With this volume of Fumi Yoshinaga's alternate history of Japan's Tokugawa period, we finally return to the beginning. The final chapter of this book brings us back where we began in volume one, with the newest female shogun, Yoshimune, reading the secret histories kept by an ancient courtier and learning the reason why women rule instead of men. This informs Yoshimune's policies, and she seeks to make men more than mere sperm-donors and ornaments in their society. The subtext here about how in an unequal society a woman strives to make a move towards equality while history shows that that rarely happens with men in power is quite interesting, and one has to wonder if Yoshinaga wasn't waiting for the chance to put it out there. (Any truth to it depends on one's own philosophy...) While this issue gets but brief treatment in the sole chapter where Yoshimune is the protagonist, it is one that stands out, if only because more action scenes fill it out.
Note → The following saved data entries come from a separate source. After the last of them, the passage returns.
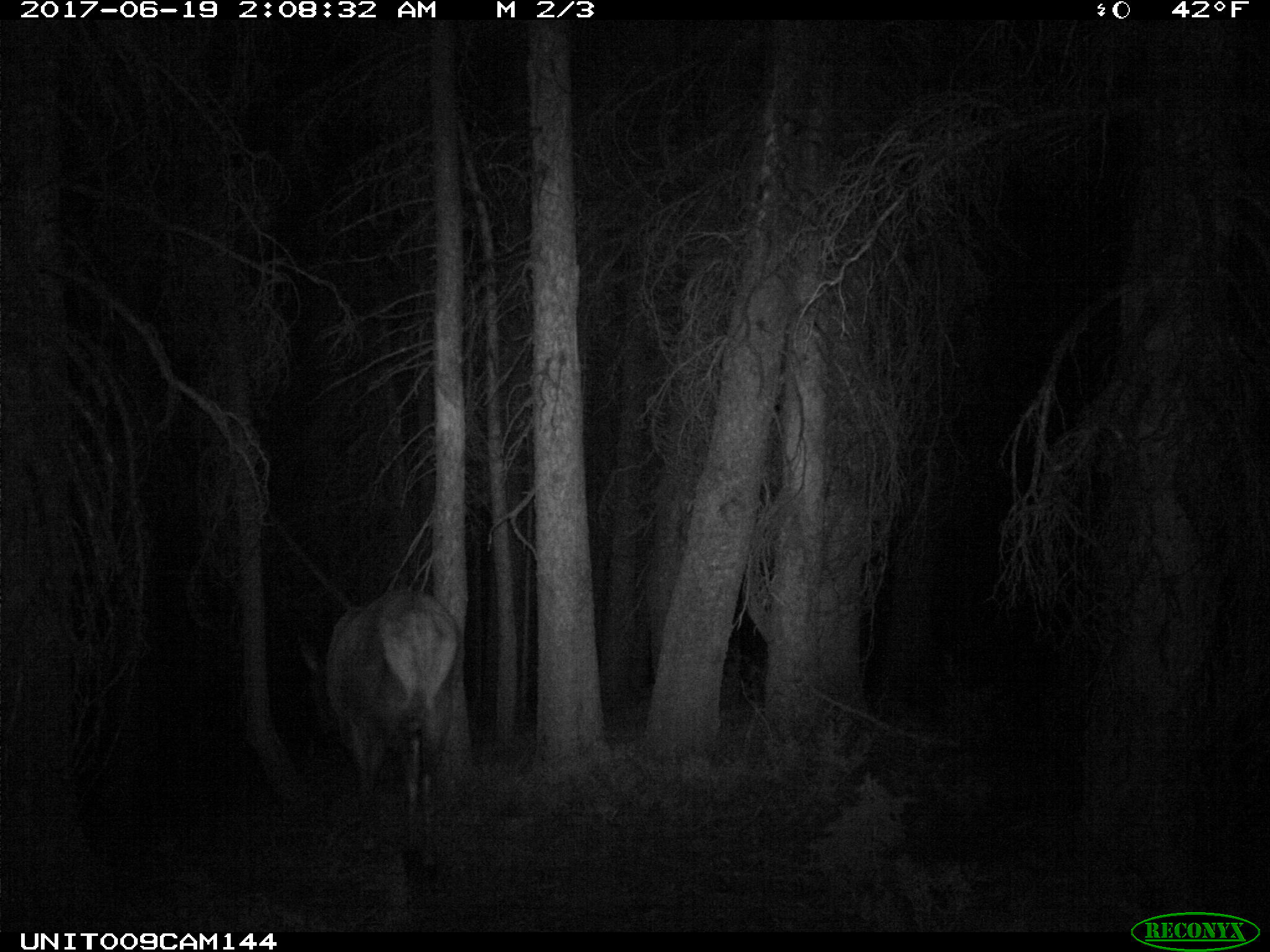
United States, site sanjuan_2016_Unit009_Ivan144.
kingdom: Animalia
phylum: Chordata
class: Mammalia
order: Artiodactyla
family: Cervidae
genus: Cervus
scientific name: Cervus elaphus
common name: red deer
This volume actually has the most physical action we have seen in the series thus far. Some of that is the men being put to work as firemen and suchlike, but there are also scenes of torture and more sex than has been explicitly shown. The torture scenes are what really gives the volume its mature rating, with one depicting a woman being forced to kneel on sharpened logs and then having slabs dropped on her lap. While Yoshinaga skimps on the blood, the pain is evident and the horror will linger long after the scene is over. Sex scenes are markedly longer and more detailed than in past books, although nowhere near the level of her yaoi series. Interestingly enough, Yoshimune does not feature in any of them.
Most of the book focuses on the years leading up to Yoshimune's ascension to the throne. Her predecessor is a sickly child, something recognized by all of the inner and outer chambers, and there is a strong anti-Yoshimune faction. As always, the fight goes into the inner chambers, with two high ranking courtiers trying to manipulate the situation. This soon becomes tied in with the practice of attending the theatre after a trip to the temple to pray, something that many of the men of the inner chambers do. This allows them to interact with women, and much is made of the fact that the actresses are paid for sexual favors in a direct reversal of the world's norm. Courtier Ejima gets caught up in these political issues to the point where he is used to further one faction's goals over the other, something known in history as the “Ejima-Ikushima Affair.” Yoshinaga sticks fairly close to the historical record, switching only the genders of the major players, and it is moments like these that really make the series. This is history that we can read about, events that we can research, and all Yoshinaga has done, apart from the usual habits of historical fiction writers, is make us look at it in a slightly different way. While this can be said of most of the series, and in fact of the entire premise, localized episodes like this one really bring it into the fore.
Viz's Elizabethan translation continues to work, but for those of you who have consistently disliked it, well, you probably won't like it any more seven volumes in. Akemi Wegmuller does an admirable job working with the constraints of an outdated language, specifically in terms of the formal versus the informal “you.” There is one glaring mistake when a character says “hey,” but other than that, language fans should enjoy reading this from a purely linguistic standpoint.
Ōoku is a story that is more interested in getting the facts straight than in telling a rip-roaring tale. It slowly meanders along, rich with details and delicately drawn, and while it may not be immediately apparent where Yoshinaga is going with it, it is an immersive and fascinating read. If you like Japanese history and are a fan of Fumi Yoshinaga's understated manga, this one is still going strong and is worth reading.
Overall : A-
Story : B+
Art : A-
+ Finally returns to the series' beginning, more scenes with real meat to them. Beautiful art.